— Document text —
--------------------------------------------------

Title: The Taming of a Shrew.
Author: ???
Earliest Extant Edition: 1594.
Genre: Comedy.
Language Difficulty Rating: 2 (not difficult).
Setting: Athens, Greece.
Style: mixed verse and prose.
WHY SHOULD I READ THIS PLAY?
- it is a genuinely entertaining little comedy.
- it is interesting to compare it to Shakespeare’s The Taming of the Shrew, which is a very different treatment of the same plot.
- it is a genuine parody, a comedy that satirizes the works of Christopher Marlowe.
- it is one of the easiest plays to read, making it a good starter play for anyone wishing to learn to read Elizabethan drama, and especially the works of William Shakespeare.
The earliest known edition of the famous Shakespeare play The Taming of THE Shrew is from the 1623 Folio of the Bard’s plays. However, in 1594, an anonymous comedy, The Taming of A Shrew, was published, and seems to have been popular enough to have been reprinted in 1596 and 1607. In order to fully grasp and appreciate the significance of Shakespeare’s Shrew, it is important to read A Shrew as well, and in fact it is a very enjoyable exercise to read the two versions back-to-back (one should read A Shrew, with its simpler language, first). A second benefit of comparing the two versions is that one can learn to appreciate at a deeper level the incredible sophistication and creativity of Shakespeare’s writing.
Shakespeare’s Shrew is clearly the superior play, but that doesn’t mean A Shrew should be ignored. On the contrary, it is a well-organized and enjoyable, if not epic, little comedy, about a man who marries a wildcat of woman, and rather sadistically trains her to become an obedient and agreeable companion. The two versions of Shrew share not only the same plot and numerous individual pieces of business, but there are some sections of dialogue that are nearly identical.

--------------------------------------------------

— Records provided —
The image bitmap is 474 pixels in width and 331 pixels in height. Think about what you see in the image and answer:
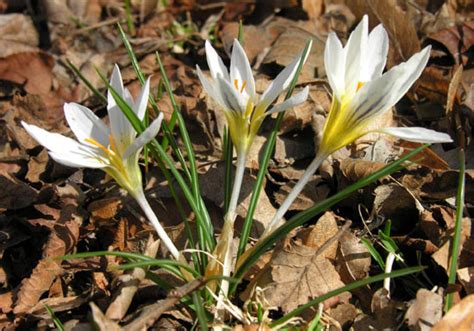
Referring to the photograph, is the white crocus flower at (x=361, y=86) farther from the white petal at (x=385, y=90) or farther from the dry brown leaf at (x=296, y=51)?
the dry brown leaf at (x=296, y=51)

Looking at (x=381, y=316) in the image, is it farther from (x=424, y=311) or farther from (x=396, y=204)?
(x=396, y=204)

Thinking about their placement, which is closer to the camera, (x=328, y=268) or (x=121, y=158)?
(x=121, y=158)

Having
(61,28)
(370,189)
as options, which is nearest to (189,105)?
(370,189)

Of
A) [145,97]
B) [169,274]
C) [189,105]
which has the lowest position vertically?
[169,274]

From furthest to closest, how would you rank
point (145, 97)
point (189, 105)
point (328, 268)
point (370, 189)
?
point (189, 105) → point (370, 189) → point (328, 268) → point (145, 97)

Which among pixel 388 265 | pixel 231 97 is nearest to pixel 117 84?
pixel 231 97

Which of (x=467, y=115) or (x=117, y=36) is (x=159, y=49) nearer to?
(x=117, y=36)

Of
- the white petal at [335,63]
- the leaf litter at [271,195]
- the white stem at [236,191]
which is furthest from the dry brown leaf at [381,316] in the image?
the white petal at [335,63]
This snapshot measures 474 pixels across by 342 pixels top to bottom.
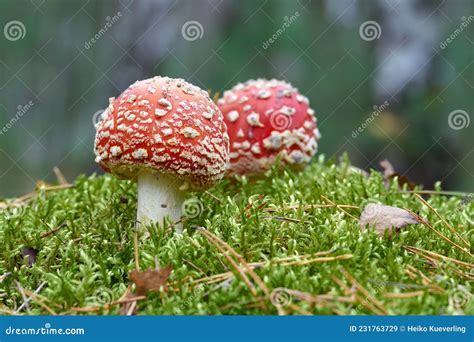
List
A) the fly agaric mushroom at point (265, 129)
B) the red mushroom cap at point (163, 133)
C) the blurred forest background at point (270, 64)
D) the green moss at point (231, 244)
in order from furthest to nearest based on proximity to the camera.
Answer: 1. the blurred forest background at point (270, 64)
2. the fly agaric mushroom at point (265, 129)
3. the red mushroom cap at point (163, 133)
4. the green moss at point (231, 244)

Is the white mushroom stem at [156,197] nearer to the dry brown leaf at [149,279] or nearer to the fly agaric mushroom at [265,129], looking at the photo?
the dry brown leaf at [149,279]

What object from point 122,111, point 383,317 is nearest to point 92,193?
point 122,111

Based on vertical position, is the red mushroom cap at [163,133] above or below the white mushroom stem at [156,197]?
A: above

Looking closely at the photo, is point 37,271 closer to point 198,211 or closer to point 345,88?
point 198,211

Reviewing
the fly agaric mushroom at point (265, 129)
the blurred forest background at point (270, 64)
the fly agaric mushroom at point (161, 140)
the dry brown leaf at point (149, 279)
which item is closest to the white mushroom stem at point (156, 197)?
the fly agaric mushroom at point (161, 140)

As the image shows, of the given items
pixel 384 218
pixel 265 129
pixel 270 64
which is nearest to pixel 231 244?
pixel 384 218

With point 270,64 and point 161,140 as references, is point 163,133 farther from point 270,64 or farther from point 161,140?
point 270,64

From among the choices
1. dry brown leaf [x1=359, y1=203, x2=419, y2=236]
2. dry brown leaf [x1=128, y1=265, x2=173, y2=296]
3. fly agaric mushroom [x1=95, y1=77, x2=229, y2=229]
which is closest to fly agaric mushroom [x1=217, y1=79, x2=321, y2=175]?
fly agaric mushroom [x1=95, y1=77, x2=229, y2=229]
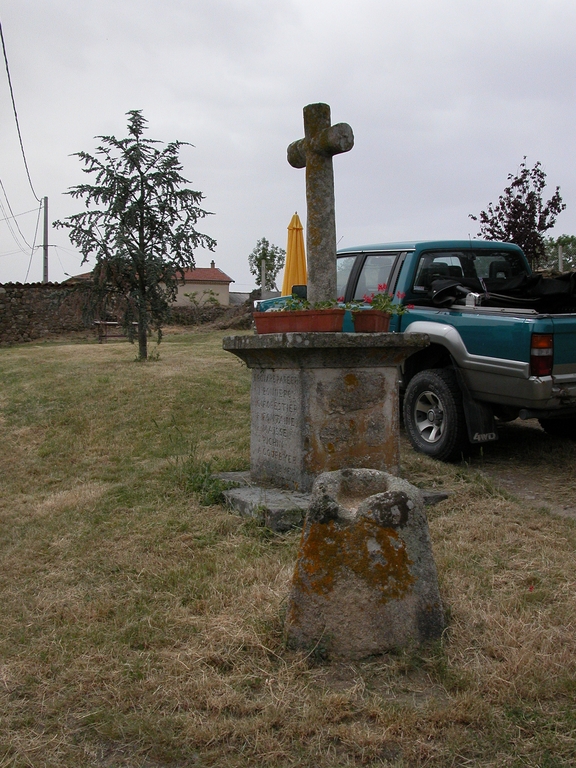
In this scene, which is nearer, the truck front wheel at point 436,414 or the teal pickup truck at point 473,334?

--------------------------------------------------

— Tasks and exercises —
A. Quote everything in the piece on The Taming of a Shrew from "WHY SHOULD I" down to "of William Shakespeare.".
B. According to the piece on The Taming of a Shrew, in which years was the anonymous comedy reprinted?
C. Write what comes next in the piece on The Taming of a Shrew, picking up after its final sentence.

— Answers for this exercise —
A.
WHY SHOULD I READ THIS PLAY?
- it is a genuinely entertaining little comedy.
- it is interesting to compare it to Shakespeare’s The Taming of the Shrew, which is a very different treatment of the same plot.
- it is a genuine parody, a comedy that satirizes the works of Christopher Marlowe.
- it is one of the easiest plays to read, making it a good starter play for anyone wishing to learn to read Elizabethan drama, and especially the works of William Shakespeare.

B. 1596 and 1607.

C.
So what exactly is the relationship between The Shrew and A Shrew? The short answer is, nobody knows for sure, and there is little agreement among academics. Every possible theory has been propounded: that A Shrew was an early draft of The Shrew, both written by Shakespeare; that Shakespeare based The Shrew on A Shrew; that the author of A Shrew based his play on The Shrew; that both the anonymous author and Shakespeare based their plays on an earlier original; and so on and so on.
The Mystery of the Many Marlowe Borrowings.
The most shocking feature of The Taming of a Shrew is that it is saturated with passages, lines, phrases and words lifted right out of the early plays of Christopher Marlowe, especially the Tamburlaine plays and Doctor Faustus. Why would anyone do this? The probable answer will be revealed in a moment.
Are There Any Theories as to Who the Anonymous Author was?
There are as many theories regarding the author of A Shrew as there are people who have commented on the mystery. The puzzle is of great interest because of what we might call the paradox of The Taming of a Shrew: (1) on the one hand, no self-respecting established dramatist would plagiarize so blatantly from Christopher Marlowe’s plays; (2) on the other hand, A Shrew is too good a play to be the work of a hack.
So How Should I Think About A Shrew as I Read It?
The best answer (by your editor’s reckoning) is that A Shrew should be understood as a parody of Marlowe’s very famous works. Donna Murphy, in her 2012 book The Marlowe-Shakespeare Continuum, makes a convincing case that Marlowe himself wrote A Shrew as a self-parody, though it is possible that one of his contemporaries, such as Robert Greene, might have written it as well. You may read Professor Murphy’s analysis in Chapter Two here. Your humble editor leans toward the belief that Marlowe himself was the author of A Shrew, though as always we must leave open the possibility that more than one dramatist had a hand in writing the play.
Thinking of A Shrew as a parody helps to explain a lot of strange and random references in the play. It helps to explain the odd nature of the competition between two sisters as they try to outdo each other in a battle of rhetorical extremes to describe their deep love for their boyfriends. It explains why Aurelius would so suddenly and desperately fall in love with a girl he literally saw for only a few seconds pass before him.
Our Story: Polidor wants to marry the youngest daughter of the wealthy merchant Alfonso; but Alfonso will not give Polidor permission to do so until a husband can be secured for his oldest daughter, the ill-tempered Kate. Can Ferando be the one to change Kate into an obedient wife?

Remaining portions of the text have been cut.